Synchronous and Asynchronous FIFOs in Hardware

A FIFO (First-In First-Out) buffer is one of the most common building blocks in digital hardware. It decouples a data producer from a data consumer, absorbs rate differences, and provides a clean backpressure boundary between subsystems. FIFOs show up everywhere: in image and video pipelines, in data-compression engines, in Ethernet and storage datapaths, and in clock-domain crossing paths where two parts of the design must exchange data safely despite running at different frequencies.

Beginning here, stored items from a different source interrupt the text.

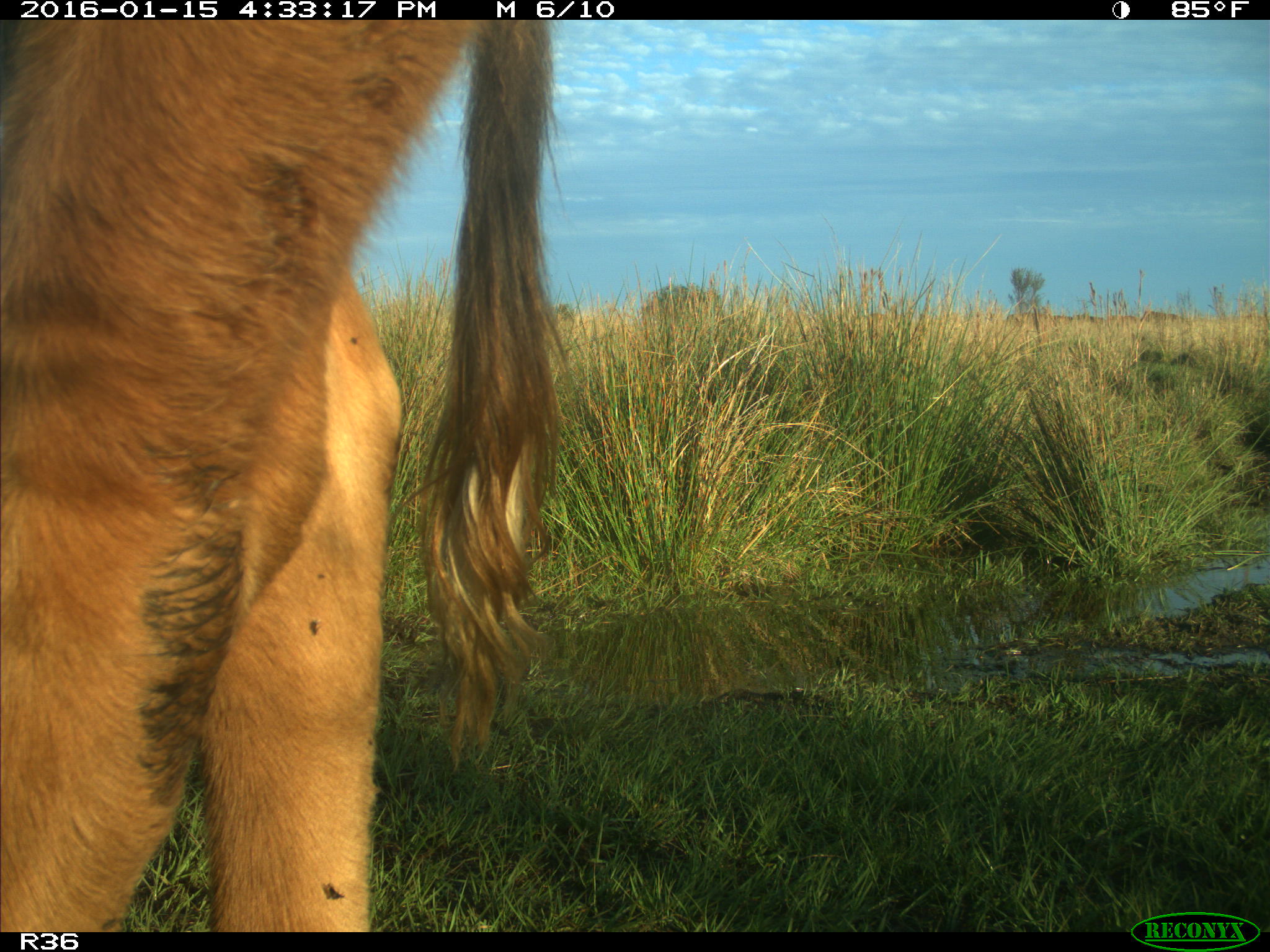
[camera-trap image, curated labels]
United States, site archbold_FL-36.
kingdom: Animalia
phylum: Chordata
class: Mammalia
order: Artiodactyla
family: Bovidae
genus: Bos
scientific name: Bos taurus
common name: domestic cow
Bos taurus (domestic cow).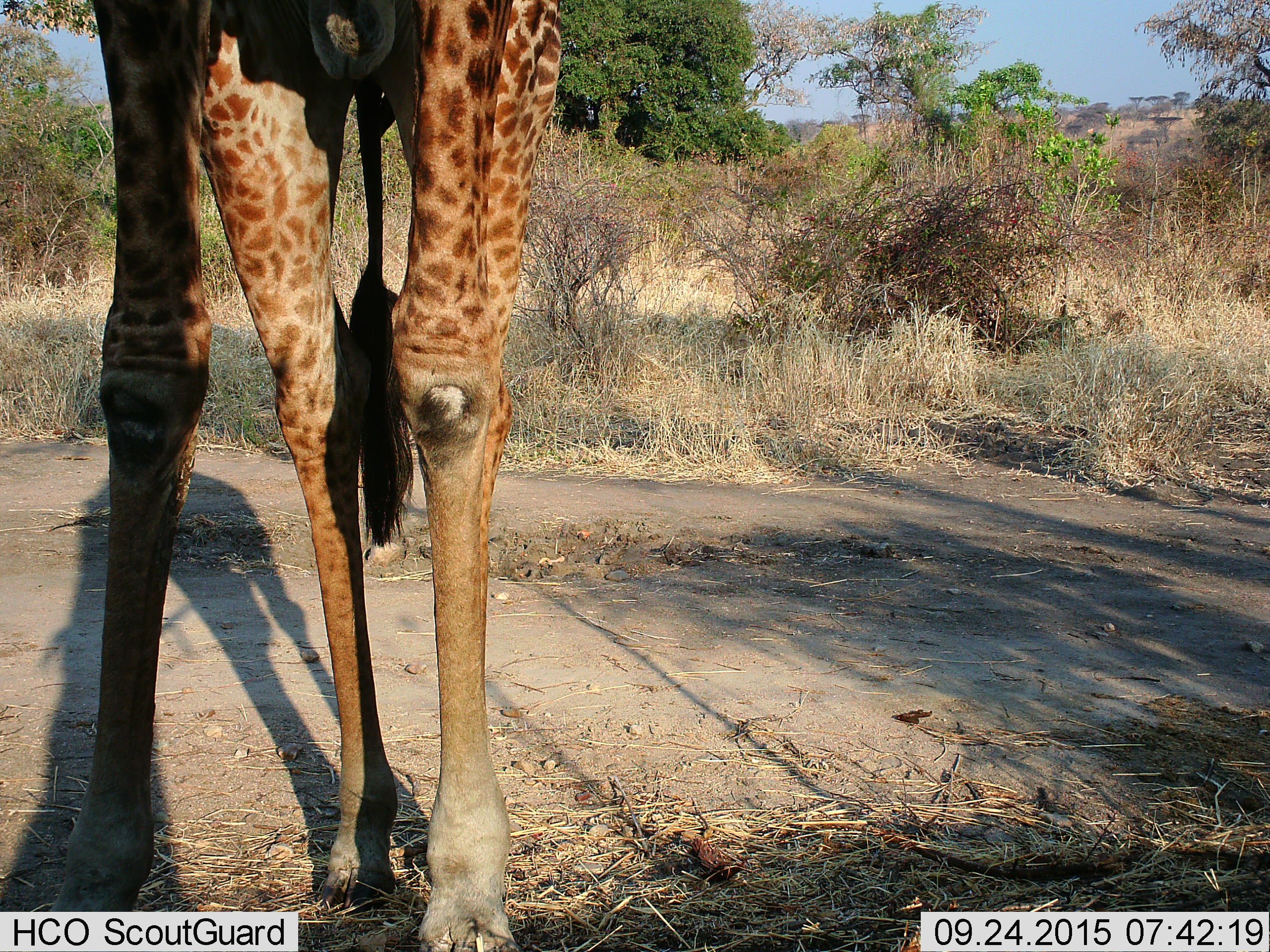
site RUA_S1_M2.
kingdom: Animalia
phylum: Chordata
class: Mammalia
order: Artiodactyla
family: Giraffidae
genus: Giraffa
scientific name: Giraffa camelopardalis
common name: giraffe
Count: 1.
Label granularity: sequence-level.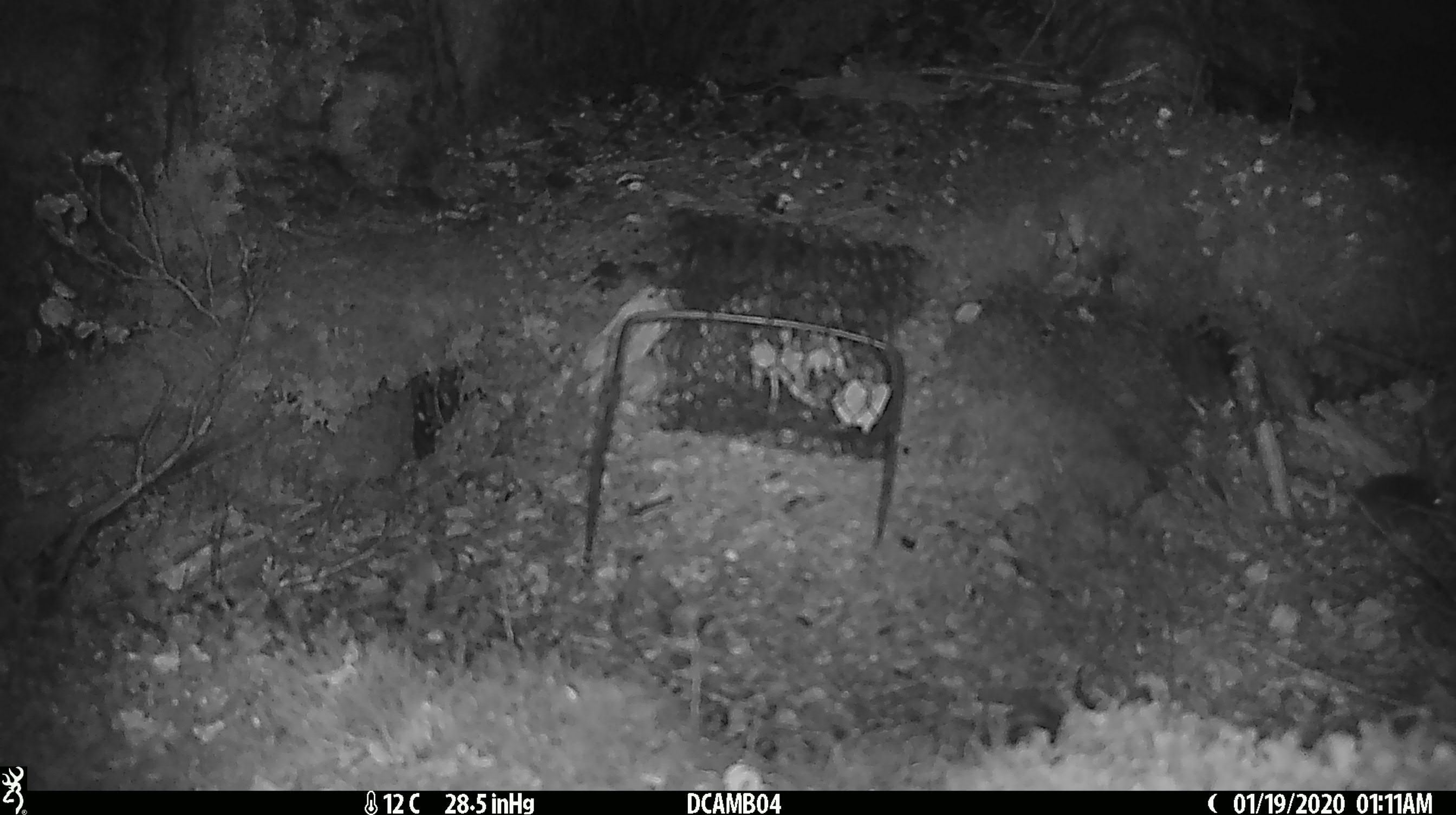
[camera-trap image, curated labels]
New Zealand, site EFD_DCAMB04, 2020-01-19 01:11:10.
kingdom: Animalia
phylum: Chordata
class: Mammalia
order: Rodentia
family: Muridae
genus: Mus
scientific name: Mus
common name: mouse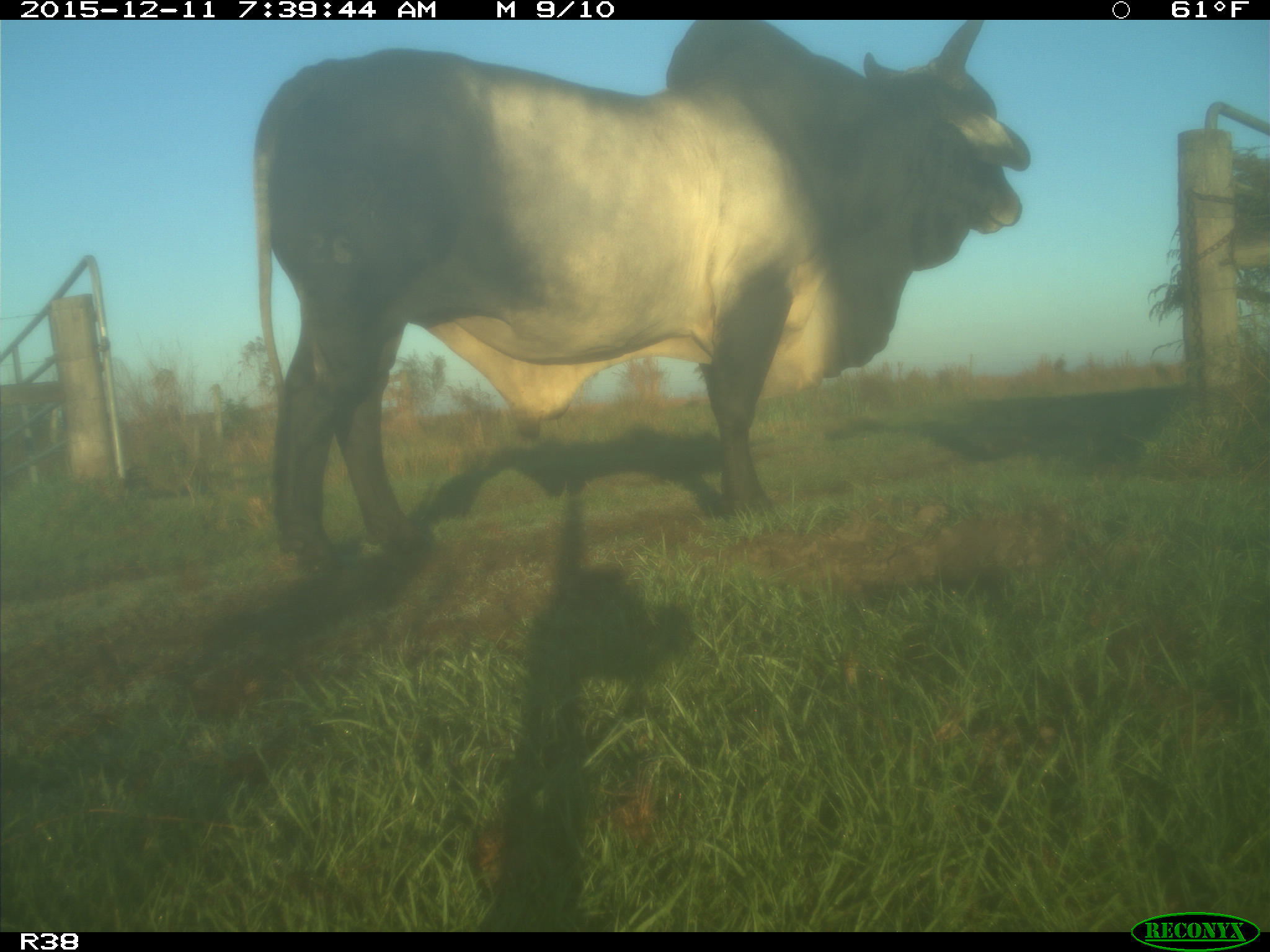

In video systems, for example, FIFOs are often used to buffer raster streams so downstream blocks can process pixels a line or a frame segment at a time without stalling the source. In SoC fabrics they are equally important as elastic buffers between bus adapters, DMA engines, and peripherals. When the producer and consumer share the same clock, a synchronous FIFO is usually enough. When they operate on independent clocks, an asynchronous FIFO is required, and the design becomes much more subtle. This post explains both, using the implementations in verilaxi as concrete examples.

The synchronous FIFO

A synchronous FIFO stores data in a RAM array and uses a write pointer and a read pointer to track the head and tail. This is the form most designers reach for when both ends of the path live in the same clock domain, for example in local buffering inside an image-processing stage, a decompression datapath, or a streaming bus adapter.

The full and empty conditions are derived by comparing the pointers. A common implementation uses one extra bit in each pointer (making them log2(DEPTH)+1 bits wide): the FIFO is empty when both pointers are identical, and full when they differ only in the MSB.

module snix_sync_fifo #(
    parameter DATA_WIDTH = 32,
    parameter FIFO_DEPTH = 16   // must be power of 2
)(
    input  logic                  clk,
    input  logic                  rst_n,
    input  logic                  wr_en,
    input  logic [DATA_WIDTH-1:0] wr_data,
    output logic                  full,
    input  logic                  rd_en,
    output logic [DATA_WIDTH-1:0] rd_data,
    output logic                  empty
);
    localparam PTR_WIDTH = $clog2(FIFO_DEPTH) + 1;

    logic [DATA_WIDTH-1:0] mem [0:FIFO_DEPTH-1];
    logic [PTR_WIDTH-1:0]  wr_ptr, rd_ptr;

    // Write port
    always_ff @(posedge clk or negedge rst_n) begin
        if (!rst_n) wr_ptr <= '0;
        else if (wr_en && !full) begin
            mem[wr_ptr[PTR_WIDTH-2:0]] <= wr_data;
            wr_ptr <= wr_ptr + 1;
        end
    end

    // Read port
    always_ff @(posedge clk or negedge rst_n) begin
        if (!rst_n) rd_ptr <= '0;
        else if (rd_en && !empty)
            rd_ptr <= rd_ptr + 1;
    end

    assign rd_data = mem[rd_ptr[PTR_WIDTH-2:0]];
    assign empty   = (wr_ptr == rd_ptr);
    assign full    = (wr_ptr[PTR_WIDTH-1] != rd_ptr[PTR_WIDTH-1]) &&
                     (wr_ptr[PTR_WIDTH-2:0] == rd_ptr[PTR_WIDTH-2:0]);

endmodule

Synchronous FIFO primitive (rtl/common/snix_sync_fifo.sv)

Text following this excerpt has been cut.